Not all lost coins are the result of user error. A significant portion, including the 1.1 million BTC mined by Bitcoin’s creator, Satoshi Nakamoto, have never been moved since their initial creation. These, along with other unclaimed mining rewards and coins sent to burn addresses—wallets with no known private key—contribute to Bitcoin’s shrinking effective supply. Additionally, real-world cases such as James Howells discarding a hard drive with 8,000 BTC, Stefan Thomas forgetting the password to an IronKey with 7,000+ BTC, and the QuadrigaCX founder, Gerry Cotten, passing away without transferring access to over 1,000 BTC, further illustrate the irreversible nature of Bitcoin loss [1]. These incidents, while isolated, underscore the importance of proper custodial and inheritance planning, especially as Bitcoin's value continues to rise.
The growing concern is not only about lost coins but also the mortality of early holders who did not plan for the transfer of their assets. Legal experts warn that without proper estate planning, millions of coins could become inaccessible due to the deaths of their owners. A 2020 survey by the Cremation Institute found that while nearly 90% of crypto holders were aware of the issue, only a small fraction had formal plans in place [1]. With Bitcoin’s annual issuance projected to drop to around 82,000 BTC by 2028, the risk of annual losses due to human error could soon outpace new supply, further tightening the available supply in the market.
As Bitcoin moves closer to its 21 million coin cap, the compounding effects of lost coins and decreasing issuance are amplifying its scarcity.

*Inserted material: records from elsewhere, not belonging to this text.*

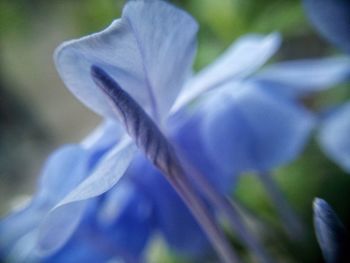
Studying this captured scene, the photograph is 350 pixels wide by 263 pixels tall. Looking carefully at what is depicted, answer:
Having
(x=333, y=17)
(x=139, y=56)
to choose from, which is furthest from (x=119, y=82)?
(x=333, y=17)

Investors who hold private keys directly face a unique risk: if their family cannot locate or access the wallet, the coins are effectively gone forever. For those using ETFs or regulated custodians, inheritance planning is more straightforward. However, the overall trend reinforces the long-term deflationary trajectory of Bitcoin, making supply-side constraints a key factor in its value proposition [1]. As the market increasingly recognizes this dynamic, the importance of secure key management and estate planning is becoming essential for long-term holders.
Source:
[1] Bitcoin's Invisible Burn: Lost Coins Outpace New Supply - BitGo (https://www.bitgo.com/resources/blog/bitcoins-invisible-burn-lost-coins-outpace-new-supply/)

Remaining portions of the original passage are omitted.